Hehre Pläne für die Zukunft
Diese und weitere Pläne werden 2009 näher erörtert, wenn im Beerental das 10-jährige Jubiläum des Erdbeerfestes und das 20-jährige Bestehen der MEG mit einem mehrtätigen Symposium und weiteren Veranstaltungshöhepunkten begangen wird. Eines steht jetzt schon fest: Martell bleibt rot.
Südtiroler Erdbeerfest
Das Programm des Südtiroler Erdbeerfestes, das am 28. und 29. Juni in der Freizeitanlage Trattla in Martell stattfindet, kann sich sehen lassen.

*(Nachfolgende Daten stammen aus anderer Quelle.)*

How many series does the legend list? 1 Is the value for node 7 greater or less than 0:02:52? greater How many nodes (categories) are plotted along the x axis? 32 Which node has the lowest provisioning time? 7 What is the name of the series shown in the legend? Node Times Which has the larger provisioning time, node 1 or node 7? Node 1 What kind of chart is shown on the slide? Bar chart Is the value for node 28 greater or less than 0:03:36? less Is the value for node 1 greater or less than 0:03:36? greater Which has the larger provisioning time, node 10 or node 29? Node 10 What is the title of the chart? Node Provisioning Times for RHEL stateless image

Am Samstag, 28. Juni werden um 11 Uhr die neue Schokolade mit Marteller Erdbeerfüllung und die neuen trinkfertigen Erdbeer- und Himbeersäfte vorgestellt. Festbeginn ist um 12 Uhr. Um 15 Uhr schneidet die Erdbeerkönigin Laura Fleischmann die Riesenerdbeertorte an, das Wahrzeichen des Festes. Weiter geht es mit einem Tschurtschlanklaubn-Wettbewerb und einem Zeltfest.

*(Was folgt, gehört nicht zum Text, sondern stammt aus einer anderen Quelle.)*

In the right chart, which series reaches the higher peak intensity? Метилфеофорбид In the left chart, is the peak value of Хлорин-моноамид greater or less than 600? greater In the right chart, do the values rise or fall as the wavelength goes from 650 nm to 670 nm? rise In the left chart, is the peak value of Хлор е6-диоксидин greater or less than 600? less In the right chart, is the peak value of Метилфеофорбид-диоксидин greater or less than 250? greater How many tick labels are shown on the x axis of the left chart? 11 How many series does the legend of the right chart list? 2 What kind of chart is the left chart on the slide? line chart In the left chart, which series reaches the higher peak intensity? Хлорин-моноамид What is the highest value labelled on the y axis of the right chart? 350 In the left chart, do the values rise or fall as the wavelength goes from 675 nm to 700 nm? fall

Am Sonntag, 29. Juni beginnt das Fest bereits um 10 Uhr. An diesem Tag bietet sich die Gelegenheit an einer Führung durch die Erzeugergenossenschaft MEG teilzunehmen. Gegen 14 Uhr folgt der Einzug der Produktköniginnen mit Landeshauptmann Luis Durnwalder, begleitet von der Musikkapelle Martell. Am späten Nachmittag erfolgt die Preisvergabe des Gastronomiepreises „Kulinarium Martell.“ Ab 20.30 Uhr wird das Finale der Fußball-Europameisterschaft auf Großleinwand übertragen.
Außerdem gehören an beiden Tagen Kutschfahrten, Kinderanimation, eine Kletterburg, Tage der offenen Tür in der Kletterhalle und auf dem Erdbeerversuchsfeld sowie Präsentationsstände von „Slow Food“ und den Südtiroler Qualitätsprodukten zum Rahmenprogramm.